Two non-players also have honorary jerseys hanging in the rafters:

- 1 Larry Weinberg, Team founder-owner, 1970–88. Jersey is honorary, as #1 is still used by team players.
- 77 Dr. Jack Ramsay, Head Coach, 1976–86. Number selected in honor of 1976–77 season.

===Oregon Sports Hall of Fame===
Drexler, Lucas, Petrie, Twardzik, and Walton are members of the Oregon Sports Hall of Fame, which honors Oregon athletes, teams, coaches, and others who have made a significant contribution to sports in Oregon. Also inducted into the Hall are the 1976–77 team, and the following Trail Blazers' players:

- Danny Ainge (#9, G, 1990–92, also Oregon native)
- Steve Johnson (#33, C, 1986–89, from Oregon State)
- Steve Jones (#23, G, 1975–76, from Portland and the University of Oregon)
- Jim Paxson (#4, G, 1980–87)

==NBA records==
Several league record performances have been recorded by members of the Trail Blazers or the team as a whole; or against the Trail Blazers by an opponent. A partial list is as follows:
- Most points scored in a game, franchise history
- Damian Lillard scored 71 points in 39 minutes played against the Houston Rockets on February 26, 2023, setting a new franchise record and career high.
- Most rebounds in a game, franchise history
- Enes Kanter grabbed a franchise record of 30 rebounds against the Detroit Pistons on April 10, 2021.
- Most assists in a game, franchise history
- Rod Strickland tied the franchise record of 20 assists on March 30, 1996, against the Dallas Mavericks.
- Most steals in a game, franchise history
- Brandon Roy stole the ball from the Washington Wizards 10 times on January 24, 2009, setting a new franchise record.
- Most blocked shots in a game, franchise history
- Hassan Whiteside blocked 10 shots by the Chicago Bulls on November 29, 2019, setting a new franchise record.
- Most three-point field goals in a game, franchise history
- Damian Lillard, made 13 three-point field goals against the Houston Rockets on February 26, 2023, setting a new franchise record and career high.
- Most three-point field goals, half
- The Trail Blazers made 12 three-point field goals against the New Orleans Hornets on January 14, 2005, and allowed the same amount against the Milwaukee Bucks on January 5, 2001. In the latter game, Tim Thomas hit eight 3-pointers in a half, also an NBA record.
- Most three-point field goal attempts, game (combined)
- The Blazers and the Golden State Warriors combined for 69 three-point field goal attempts on April 15, 2005. In that game, Damon Stoudamire of the Blazers attempted 21 three-point shots, also a record.
- Largest margin of victory in overtime
- The Blazers outscored the Houston Rockets 17–0 during the first (and only) overtime period on January 22, 1983.
- Most games holding an opponent scoreless in overtime
- In eight games, a team has been held scoreless in an overtime period; the Trail Blazers are the only NBA team to have held a team scoreless in overtime on two occasions, against the Rockets and the Indiana Pacers.
- Most combined personal fouls, game (since the 1954–55 season)
- The Blazers and the Chicago Bulls combined for 87 personal fouls in a game that went to four overtime periods on March 16, 1984.
- Fewest combined personal fouls, game
- The Blazers and the Phoenix Suns committed a combined 21 personal fouls on December 1, 2001.
- Fewest turnovers, game
- The Blazers committed three turnovers against the Suns on February 22, 1991.

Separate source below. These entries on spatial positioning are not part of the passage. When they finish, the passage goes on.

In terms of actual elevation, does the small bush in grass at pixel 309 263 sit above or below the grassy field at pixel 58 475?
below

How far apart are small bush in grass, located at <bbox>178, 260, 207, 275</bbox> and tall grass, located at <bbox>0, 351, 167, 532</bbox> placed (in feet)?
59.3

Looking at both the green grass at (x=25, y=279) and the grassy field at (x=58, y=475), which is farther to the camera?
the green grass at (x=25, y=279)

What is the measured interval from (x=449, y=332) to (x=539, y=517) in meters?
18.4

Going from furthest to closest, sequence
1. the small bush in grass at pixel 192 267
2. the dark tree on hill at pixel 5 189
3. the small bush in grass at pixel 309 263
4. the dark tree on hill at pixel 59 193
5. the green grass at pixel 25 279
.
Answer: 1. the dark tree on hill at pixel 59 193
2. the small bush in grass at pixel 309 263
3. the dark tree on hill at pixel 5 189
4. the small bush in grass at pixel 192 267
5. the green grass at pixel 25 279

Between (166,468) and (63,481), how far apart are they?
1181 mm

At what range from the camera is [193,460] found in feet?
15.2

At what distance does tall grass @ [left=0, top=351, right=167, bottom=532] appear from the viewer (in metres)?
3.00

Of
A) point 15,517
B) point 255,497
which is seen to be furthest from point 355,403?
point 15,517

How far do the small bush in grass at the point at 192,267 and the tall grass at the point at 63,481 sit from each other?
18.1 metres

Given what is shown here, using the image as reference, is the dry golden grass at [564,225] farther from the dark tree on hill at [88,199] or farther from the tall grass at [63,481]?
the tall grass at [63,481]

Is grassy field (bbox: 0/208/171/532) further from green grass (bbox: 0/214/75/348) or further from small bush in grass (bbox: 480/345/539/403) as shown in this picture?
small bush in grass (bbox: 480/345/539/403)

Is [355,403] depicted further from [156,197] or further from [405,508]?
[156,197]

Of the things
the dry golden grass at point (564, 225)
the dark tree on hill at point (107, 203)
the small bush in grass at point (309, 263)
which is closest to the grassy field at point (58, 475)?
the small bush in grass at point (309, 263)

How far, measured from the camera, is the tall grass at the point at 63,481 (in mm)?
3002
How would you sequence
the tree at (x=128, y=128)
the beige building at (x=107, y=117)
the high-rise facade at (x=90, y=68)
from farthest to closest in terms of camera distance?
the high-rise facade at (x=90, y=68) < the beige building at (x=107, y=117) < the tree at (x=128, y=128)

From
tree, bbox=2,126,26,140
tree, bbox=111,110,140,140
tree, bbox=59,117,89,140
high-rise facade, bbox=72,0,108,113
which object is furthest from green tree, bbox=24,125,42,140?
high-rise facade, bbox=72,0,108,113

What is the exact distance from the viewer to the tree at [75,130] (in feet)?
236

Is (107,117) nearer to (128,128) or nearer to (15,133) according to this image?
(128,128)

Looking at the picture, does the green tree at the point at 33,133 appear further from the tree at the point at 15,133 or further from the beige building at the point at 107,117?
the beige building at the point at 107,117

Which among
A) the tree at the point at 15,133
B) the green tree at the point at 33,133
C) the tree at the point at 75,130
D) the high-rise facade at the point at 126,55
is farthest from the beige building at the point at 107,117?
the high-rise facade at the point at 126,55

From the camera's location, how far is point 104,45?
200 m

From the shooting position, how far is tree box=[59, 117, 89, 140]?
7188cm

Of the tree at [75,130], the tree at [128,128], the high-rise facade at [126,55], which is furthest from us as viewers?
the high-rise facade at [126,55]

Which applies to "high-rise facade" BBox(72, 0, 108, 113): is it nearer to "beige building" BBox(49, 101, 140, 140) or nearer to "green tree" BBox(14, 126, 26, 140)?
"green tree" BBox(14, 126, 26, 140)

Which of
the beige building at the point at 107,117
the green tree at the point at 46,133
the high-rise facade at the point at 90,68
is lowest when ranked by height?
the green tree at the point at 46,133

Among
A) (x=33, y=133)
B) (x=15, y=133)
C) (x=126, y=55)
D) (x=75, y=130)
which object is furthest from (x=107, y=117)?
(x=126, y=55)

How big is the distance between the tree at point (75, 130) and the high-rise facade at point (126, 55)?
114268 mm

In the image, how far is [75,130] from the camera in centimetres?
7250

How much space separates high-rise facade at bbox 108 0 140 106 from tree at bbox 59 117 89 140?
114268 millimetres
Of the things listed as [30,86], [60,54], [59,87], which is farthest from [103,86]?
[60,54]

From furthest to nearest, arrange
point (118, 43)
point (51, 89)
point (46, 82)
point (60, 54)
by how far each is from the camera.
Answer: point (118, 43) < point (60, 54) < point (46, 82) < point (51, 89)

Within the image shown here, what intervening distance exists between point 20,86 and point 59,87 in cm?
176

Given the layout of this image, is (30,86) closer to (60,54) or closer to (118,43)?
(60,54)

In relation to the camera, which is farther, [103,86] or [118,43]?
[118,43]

- Most combined defensive rebounds, game
- Portland and the Utah Jazz combined for 106 defensive rebounds in a game that went to four overtime periods on October 18, 1974.

- Most assists, 1st quarter
- Steve Blake tied the NBA record for most assists in the 1st quarter with 14 against the Los Angeles Clippers on February 22, 2009.

- Fewest points (combined) in the first half of a game
- The Trail Blazers and the New Jersey Nets combined for 55 points in the first half of a game on November 28, 2004 (Portland led 30–25).
- Fewest blocks (combined), game
- On November 22, 1973 (against Seattle) and on November 25, 1979 (against Phoenix), the Blazers and their opponents combined for zero blocks, a record that has been matched eight other times.